→ What to do
In the interview excerpt on neuroscience papers, why does Yujia Huang mostly read only the high-level idea and methodology of those papers? Answer in one to three sentences.

Yujia Huang: So neuroscience is a very big field. There was a conference in November, we’ll have over maybe 30 or 40K people attending it. Yeah. I don’t have a neuroscience background, so most paper I was reading might be on a kind of, I read a high level end idea, maybe the methodology part of the model if it’s a computational neuroscience paper like predictive coding. And I try to see whether we formulated in deep learning about that paper that I read.

Yujia Huang: The most neuroscience papers I was reading are from James DiCarlo or Josh Tenenbaum from MIT, where I think a paper by James DiCarlo, they observe that the object solution time is longer for challenging images compared to normal images. So they have two data sets. One, is the control set, which contains some clean images, and the other one is the challenging set where the object might have blurriness or occlusion on it.

→ Data rows
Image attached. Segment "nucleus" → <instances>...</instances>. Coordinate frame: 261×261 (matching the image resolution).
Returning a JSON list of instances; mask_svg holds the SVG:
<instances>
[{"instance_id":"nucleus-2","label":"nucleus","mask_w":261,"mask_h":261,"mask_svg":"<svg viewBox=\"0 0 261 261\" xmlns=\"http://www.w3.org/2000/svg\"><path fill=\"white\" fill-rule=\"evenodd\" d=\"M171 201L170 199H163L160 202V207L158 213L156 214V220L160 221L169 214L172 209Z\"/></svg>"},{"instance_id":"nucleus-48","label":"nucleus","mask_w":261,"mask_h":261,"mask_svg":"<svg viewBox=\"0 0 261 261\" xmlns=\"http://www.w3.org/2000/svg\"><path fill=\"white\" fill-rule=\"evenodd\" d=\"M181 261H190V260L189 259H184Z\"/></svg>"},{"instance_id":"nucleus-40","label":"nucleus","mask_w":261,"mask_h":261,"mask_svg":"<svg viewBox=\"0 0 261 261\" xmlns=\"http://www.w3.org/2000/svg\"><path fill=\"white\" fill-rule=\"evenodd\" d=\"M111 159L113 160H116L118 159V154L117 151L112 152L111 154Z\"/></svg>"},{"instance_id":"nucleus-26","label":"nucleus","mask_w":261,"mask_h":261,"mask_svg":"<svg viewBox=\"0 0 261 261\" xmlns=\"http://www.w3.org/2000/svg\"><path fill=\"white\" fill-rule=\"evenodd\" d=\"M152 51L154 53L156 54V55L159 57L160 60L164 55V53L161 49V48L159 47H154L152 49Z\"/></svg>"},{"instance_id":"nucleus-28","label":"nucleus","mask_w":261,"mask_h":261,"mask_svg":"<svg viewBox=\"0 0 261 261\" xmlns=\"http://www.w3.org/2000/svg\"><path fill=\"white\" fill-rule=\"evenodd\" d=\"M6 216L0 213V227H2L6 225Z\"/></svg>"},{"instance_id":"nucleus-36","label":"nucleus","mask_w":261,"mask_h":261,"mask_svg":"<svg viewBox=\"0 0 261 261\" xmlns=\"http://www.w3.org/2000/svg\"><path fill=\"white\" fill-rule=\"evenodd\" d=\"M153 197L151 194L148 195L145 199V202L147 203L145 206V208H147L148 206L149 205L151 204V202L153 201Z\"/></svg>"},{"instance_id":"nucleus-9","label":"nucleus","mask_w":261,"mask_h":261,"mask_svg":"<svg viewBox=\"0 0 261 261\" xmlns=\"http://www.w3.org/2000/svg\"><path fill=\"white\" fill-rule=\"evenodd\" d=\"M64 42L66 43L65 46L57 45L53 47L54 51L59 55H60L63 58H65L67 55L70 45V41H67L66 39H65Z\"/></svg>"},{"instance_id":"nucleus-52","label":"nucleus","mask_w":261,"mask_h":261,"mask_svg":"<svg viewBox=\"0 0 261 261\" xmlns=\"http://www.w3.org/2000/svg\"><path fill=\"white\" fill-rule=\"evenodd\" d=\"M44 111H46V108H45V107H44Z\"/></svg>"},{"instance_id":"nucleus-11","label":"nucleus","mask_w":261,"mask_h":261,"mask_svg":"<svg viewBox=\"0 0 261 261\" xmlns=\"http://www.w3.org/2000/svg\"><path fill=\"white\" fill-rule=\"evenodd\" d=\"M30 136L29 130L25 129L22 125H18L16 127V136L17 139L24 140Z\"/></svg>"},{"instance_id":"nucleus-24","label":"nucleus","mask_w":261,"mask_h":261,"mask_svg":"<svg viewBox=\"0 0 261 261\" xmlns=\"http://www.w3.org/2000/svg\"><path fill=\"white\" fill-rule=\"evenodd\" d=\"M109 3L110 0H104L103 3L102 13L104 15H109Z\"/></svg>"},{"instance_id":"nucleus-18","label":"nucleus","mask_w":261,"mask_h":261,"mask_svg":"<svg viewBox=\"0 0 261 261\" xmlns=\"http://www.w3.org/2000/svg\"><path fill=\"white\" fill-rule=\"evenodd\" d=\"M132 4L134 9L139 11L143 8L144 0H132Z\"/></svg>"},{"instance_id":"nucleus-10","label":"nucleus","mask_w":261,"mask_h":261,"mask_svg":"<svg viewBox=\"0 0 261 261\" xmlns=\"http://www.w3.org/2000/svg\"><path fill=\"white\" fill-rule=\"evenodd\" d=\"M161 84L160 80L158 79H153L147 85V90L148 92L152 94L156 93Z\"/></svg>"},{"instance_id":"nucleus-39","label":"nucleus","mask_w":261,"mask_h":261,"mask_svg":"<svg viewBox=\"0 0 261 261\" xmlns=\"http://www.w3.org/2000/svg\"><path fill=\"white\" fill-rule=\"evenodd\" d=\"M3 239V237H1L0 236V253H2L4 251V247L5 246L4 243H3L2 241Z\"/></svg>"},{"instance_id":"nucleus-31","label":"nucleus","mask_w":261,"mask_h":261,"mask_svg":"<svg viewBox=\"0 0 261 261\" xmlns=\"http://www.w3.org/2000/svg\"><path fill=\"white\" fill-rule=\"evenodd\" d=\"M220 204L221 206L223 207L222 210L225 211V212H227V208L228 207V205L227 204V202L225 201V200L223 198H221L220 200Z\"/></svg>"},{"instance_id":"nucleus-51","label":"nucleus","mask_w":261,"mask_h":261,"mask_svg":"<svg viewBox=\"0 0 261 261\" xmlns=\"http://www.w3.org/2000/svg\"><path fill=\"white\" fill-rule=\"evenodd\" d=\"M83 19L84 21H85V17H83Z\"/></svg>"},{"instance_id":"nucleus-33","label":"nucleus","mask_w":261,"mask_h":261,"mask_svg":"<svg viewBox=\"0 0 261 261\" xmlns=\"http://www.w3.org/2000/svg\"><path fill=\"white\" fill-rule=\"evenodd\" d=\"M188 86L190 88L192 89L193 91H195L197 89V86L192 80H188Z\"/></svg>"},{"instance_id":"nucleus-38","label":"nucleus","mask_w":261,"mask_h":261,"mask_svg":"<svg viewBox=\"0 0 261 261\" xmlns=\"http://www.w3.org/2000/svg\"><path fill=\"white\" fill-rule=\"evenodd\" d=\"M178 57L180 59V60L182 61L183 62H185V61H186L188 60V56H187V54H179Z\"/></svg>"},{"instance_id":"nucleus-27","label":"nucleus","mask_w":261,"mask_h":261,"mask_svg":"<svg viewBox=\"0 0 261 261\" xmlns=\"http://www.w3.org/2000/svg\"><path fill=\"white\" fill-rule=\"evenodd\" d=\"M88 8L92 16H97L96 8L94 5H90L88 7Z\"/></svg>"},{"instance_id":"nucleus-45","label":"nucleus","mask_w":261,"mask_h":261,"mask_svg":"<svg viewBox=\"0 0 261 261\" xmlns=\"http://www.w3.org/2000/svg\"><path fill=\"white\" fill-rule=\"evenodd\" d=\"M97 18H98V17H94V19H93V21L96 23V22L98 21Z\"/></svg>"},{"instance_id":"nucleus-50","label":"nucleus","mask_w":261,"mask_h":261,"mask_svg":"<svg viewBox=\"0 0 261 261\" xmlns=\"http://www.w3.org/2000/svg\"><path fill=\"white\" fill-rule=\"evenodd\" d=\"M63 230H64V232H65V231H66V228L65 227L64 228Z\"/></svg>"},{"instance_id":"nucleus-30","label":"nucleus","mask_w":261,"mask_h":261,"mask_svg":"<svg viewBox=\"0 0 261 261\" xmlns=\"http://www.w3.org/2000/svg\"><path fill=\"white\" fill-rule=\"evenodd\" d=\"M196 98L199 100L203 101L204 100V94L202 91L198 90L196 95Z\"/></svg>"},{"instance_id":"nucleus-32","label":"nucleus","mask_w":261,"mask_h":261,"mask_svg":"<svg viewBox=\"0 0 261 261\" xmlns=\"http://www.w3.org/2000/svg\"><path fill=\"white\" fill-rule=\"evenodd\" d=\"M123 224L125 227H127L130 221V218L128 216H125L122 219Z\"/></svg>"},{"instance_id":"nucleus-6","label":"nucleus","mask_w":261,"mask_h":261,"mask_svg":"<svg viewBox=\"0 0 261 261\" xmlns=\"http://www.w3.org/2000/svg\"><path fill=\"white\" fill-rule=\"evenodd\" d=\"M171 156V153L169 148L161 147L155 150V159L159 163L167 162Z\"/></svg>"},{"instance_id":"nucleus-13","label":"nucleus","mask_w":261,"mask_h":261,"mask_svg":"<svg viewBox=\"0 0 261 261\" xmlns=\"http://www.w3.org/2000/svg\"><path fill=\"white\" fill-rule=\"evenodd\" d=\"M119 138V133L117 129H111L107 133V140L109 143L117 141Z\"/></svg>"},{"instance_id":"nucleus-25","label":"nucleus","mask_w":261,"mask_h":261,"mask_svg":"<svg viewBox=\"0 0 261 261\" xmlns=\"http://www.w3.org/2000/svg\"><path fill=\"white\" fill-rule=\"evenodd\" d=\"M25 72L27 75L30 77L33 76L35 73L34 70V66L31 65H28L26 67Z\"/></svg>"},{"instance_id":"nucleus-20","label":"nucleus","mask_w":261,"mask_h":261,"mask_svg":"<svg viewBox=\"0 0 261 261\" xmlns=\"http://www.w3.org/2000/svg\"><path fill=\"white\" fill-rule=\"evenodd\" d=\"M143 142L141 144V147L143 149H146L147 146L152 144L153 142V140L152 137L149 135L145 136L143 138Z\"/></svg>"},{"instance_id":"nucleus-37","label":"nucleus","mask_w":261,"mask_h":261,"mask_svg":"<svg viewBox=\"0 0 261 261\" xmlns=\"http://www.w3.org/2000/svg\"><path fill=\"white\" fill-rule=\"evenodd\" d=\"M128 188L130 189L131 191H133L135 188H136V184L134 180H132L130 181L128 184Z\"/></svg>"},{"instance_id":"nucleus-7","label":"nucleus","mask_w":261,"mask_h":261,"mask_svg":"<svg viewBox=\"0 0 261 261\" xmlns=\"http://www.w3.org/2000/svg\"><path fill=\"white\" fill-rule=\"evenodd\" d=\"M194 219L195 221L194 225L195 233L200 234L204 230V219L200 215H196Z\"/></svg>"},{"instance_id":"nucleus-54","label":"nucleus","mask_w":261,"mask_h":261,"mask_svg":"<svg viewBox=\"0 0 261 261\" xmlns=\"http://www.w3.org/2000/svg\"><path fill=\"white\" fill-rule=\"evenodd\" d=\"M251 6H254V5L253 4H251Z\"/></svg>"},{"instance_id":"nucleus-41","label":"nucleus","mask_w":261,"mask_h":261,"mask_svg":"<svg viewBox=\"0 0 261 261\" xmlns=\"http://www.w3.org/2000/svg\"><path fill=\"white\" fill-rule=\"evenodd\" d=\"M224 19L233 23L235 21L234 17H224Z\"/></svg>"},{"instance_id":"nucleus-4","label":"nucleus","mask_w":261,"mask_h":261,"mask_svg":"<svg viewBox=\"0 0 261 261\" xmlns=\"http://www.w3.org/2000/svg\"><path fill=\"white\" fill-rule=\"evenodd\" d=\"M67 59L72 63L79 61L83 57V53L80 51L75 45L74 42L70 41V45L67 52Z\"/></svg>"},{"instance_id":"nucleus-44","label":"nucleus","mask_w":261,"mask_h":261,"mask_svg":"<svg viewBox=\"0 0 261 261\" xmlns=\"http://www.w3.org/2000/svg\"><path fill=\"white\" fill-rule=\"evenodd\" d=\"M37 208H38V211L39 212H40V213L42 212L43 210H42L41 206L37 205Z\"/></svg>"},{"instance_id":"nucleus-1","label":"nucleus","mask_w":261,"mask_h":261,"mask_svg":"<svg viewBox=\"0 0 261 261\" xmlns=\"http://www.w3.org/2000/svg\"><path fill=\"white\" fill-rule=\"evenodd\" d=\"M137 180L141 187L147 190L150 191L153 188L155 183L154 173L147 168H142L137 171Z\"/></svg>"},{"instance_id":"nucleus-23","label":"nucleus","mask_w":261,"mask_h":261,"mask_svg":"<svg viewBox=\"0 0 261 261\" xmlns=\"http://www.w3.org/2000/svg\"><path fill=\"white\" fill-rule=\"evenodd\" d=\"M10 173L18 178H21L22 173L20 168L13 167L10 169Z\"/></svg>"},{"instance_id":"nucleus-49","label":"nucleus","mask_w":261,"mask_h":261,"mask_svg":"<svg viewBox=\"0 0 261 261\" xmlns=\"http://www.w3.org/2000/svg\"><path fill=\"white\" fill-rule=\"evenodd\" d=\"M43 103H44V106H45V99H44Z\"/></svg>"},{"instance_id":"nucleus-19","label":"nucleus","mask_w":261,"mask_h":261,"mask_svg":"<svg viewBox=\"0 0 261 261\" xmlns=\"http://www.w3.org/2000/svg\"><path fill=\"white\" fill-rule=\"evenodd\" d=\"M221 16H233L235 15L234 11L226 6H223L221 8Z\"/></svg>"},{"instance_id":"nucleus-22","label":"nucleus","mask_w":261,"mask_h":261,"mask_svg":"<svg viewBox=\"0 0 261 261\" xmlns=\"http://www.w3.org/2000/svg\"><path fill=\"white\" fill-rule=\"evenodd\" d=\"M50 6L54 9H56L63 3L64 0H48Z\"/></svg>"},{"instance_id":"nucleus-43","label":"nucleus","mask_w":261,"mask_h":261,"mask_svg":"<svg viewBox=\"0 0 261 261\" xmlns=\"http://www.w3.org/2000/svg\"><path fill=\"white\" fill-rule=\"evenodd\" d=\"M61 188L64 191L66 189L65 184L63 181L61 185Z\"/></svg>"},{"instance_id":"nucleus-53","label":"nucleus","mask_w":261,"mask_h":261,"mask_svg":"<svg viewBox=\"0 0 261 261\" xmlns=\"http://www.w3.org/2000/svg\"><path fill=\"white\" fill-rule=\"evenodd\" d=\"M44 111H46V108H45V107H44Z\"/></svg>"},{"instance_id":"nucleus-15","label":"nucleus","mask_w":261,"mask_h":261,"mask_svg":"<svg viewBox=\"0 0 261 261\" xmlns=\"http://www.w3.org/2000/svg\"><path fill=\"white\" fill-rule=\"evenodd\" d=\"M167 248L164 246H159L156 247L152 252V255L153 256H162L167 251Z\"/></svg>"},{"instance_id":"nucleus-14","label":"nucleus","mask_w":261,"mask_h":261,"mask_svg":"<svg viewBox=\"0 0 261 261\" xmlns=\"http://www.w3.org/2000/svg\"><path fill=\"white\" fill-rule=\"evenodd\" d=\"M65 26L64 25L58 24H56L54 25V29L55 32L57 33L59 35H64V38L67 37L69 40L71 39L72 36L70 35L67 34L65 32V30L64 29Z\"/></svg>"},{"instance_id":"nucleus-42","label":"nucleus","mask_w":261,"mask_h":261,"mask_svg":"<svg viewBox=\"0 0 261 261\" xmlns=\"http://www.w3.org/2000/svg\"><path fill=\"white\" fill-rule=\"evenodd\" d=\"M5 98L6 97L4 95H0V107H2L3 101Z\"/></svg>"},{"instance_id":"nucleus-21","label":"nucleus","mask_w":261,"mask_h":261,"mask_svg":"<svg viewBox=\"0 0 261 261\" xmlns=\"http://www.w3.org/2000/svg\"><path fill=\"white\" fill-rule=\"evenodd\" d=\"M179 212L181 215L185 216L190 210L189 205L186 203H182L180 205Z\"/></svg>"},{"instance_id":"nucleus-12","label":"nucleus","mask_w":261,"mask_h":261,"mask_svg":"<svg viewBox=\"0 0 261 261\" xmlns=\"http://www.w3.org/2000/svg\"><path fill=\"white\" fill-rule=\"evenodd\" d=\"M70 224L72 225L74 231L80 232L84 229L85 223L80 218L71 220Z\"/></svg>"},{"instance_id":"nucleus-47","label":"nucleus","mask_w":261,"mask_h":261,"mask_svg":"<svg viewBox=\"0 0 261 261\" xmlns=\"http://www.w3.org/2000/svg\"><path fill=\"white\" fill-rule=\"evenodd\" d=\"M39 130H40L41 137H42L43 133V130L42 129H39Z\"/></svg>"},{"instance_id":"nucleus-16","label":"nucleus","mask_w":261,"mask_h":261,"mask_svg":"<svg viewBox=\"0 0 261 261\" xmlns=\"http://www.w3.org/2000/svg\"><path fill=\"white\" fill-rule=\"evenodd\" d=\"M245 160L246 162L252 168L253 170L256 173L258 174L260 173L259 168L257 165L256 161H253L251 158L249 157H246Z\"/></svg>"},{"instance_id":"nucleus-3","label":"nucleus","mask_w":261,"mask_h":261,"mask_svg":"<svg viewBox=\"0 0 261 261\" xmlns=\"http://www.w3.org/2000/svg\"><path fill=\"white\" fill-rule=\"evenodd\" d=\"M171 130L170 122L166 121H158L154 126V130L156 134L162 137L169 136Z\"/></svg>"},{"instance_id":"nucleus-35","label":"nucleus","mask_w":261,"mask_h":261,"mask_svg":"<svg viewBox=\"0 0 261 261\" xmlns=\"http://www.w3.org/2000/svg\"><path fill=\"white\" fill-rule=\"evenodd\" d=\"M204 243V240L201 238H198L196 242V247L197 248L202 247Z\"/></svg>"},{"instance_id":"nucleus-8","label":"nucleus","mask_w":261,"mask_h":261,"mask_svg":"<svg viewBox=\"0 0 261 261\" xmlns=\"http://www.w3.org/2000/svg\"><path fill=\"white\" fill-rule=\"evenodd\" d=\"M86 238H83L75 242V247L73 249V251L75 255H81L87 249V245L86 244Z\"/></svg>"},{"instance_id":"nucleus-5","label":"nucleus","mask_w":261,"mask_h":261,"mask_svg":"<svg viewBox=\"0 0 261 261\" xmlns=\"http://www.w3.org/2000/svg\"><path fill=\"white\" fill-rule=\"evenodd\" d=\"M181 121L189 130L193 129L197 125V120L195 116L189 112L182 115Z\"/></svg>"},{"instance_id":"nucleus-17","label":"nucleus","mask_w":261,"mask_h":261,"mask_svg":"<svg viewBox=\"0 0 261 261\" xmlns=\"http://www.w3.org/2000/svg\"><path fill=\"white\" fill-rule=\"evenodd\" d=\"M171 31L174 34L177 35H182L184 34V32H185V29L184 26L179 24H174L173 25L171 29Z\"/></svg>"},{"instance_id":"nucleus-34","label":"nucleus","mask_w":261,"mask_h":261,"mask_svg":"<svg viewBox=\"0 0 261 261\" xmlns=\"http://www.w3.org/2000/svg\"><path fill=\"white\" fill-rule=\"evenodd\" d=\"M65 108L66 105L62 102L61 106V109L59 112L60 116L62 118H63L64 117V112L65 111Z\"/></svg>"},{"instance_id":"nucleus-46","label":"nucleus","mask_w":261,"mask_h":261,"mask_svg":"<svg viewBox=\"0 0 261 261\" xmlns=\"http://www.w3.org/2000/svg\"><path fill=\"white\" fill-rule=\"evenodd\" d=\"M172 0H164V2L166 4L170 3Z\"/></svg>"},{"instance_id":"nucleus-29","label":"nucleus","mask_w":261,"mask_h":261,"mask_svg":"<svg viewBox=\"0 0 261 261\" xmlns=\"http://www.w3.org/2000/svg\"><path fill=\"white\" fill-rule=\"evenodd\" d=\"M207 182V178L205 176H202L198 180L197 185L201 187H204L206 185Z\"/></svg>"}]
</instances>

==

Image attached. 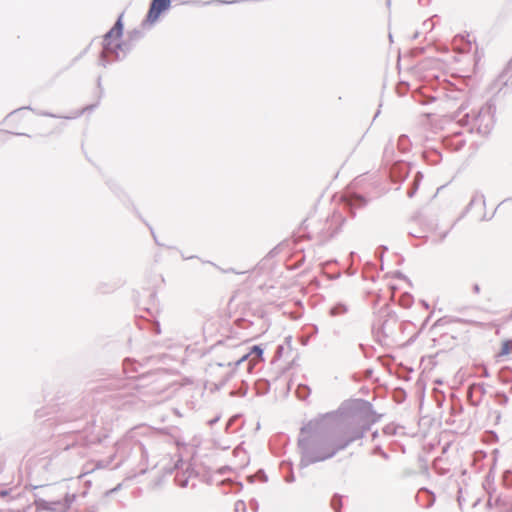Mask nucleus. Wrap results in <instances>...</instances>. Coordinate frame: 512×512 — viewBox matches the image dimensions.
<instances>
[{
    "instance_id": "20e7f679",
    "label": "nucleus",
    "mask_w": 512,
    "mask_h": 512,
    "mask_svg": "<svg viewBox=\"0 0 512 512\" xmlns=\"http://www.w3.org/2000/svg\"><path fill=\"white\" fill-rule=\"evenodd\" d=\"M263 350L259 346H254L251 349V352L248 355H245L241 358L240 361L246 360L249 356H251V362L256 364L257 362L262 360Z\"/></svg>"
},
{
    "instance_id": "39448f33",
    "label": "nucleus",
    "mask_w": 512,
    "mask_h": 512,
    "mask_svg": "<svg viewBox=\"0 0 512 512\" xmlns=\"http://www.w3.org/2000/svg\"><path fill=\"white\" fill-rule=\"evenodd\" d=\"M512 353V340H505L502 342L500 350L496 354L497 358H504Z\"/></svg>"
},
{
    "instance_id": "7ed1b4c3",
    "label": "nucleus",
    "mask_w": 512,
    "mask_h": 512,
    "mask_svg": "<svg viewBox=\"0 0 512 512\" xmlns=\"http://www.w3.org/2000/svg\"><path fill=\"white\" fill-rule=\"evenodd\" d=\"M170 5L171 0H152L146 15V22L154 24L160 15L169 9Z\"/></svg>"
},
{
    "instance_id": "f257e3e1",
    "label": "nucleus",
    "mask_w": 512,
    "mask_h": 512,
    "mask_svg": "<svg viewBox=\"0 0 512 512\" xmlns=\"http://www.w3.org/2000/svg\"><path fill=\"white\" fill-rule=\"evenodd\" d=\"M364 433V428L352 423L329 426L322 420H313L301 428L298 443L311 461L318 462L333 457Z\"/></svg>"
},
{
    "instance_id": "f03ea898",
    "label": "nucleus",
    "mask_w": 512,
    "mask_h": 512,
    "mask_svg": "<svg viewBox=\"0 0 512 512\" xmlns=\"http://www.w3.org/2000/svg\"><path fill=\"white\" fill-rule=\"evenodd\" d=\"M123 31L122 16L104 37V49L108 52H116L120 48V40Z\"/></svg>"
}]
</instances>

→ Answer below
Yujia Huang has no neuroscience background. So the reading centers on a paper's high-level idea and, for computational neuroscience work such as predictive coding, the methodology of the model, with the aim of seeing whether it can be formulated in deep learning.